------ SUPPLIED DATA ------

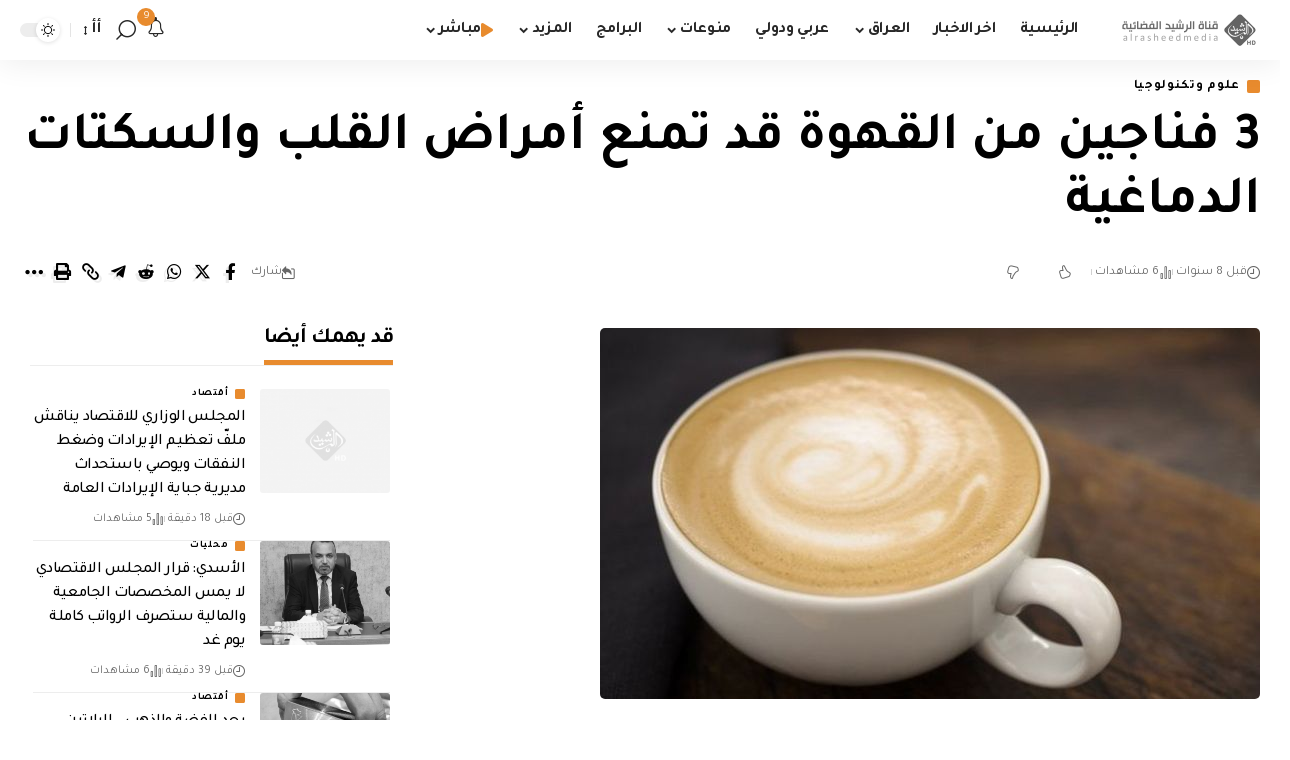

--- FILE ---
content_type: text/html; charset=utf-8
request_url: https://www.google.com/recaptcha/api2/aframe
body_size: 268
content:
<!DOCTYPE HTML><html><head><meta http-equiv="content-type" content="text/html; charset=UTF-8"></head><body><script nonce="8NCmbYyX5dUBeBBJQbByIQ">/** Anti-fraud and anti-abuse applications only. See google.com/recaptcha */ try{var clients={'sodar':'https://pagead2.googlesyndication.com/pagead/sodar?'};window.addEventListener("message",function(a){try{if(a.source===window.parent){var b=JSON.parse(a.data);var c=clients[b['id']];if(c){var d=document.createElement('img');d.src=c+b['params']+'&rc='+(localStorage.getItem("rc::a")?sessionStorage.getItem("rc::b"):"");window.document.body.appendChild(d);sessionStorage.setItem("rc::e",parseInt(sessionStorage.getItem("rc::e")||0)+1);localStorage.setItem("rc::h",'1769429012705');}}}catch(b){}});window.parent.postMessage("_grecaptcha_ready", "*");}catch(b){}</script></body></html>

------

Among the lines of the records, copy out each one that contains the word "text".

content_type: text/html; charset=utf-8
<!DOCTYPE HTML><html><head><meta http-equiv="content-type" content="text/html; charset=UTF-8"></head><body><script nonce="8NCmbYyX5dUBeBBJQbByIQ">/** Anti-fraud and anti-abuse applications only. See google.com/recaptcha */ try{var clients={'sodar':'https://pagead2.googlesyndication.com/pagead/sodar?'};window.addEventListener("message",function(a){try{if(a.source===window.parent){var b=JSON.parse(a.data);var c=clients[b['id']];if(c){var d=document.createElement('img');d.src=c+b['params']+'&rc='+(localStorage.getItem("rc::a")?sessionStorage.getItem("rc::b"):"");window.document.body.appendChild(d);sessionStorage.setItem("rc::e",parseInt(sessionStorage.getItem("rc::e")||0)+1);localStorage.setItem("rc::h",'1769429012705');}}}catch(b){}});window.parent.postMessage("_grecaptcha_ready", "*");}catch(b){}</script></body></html>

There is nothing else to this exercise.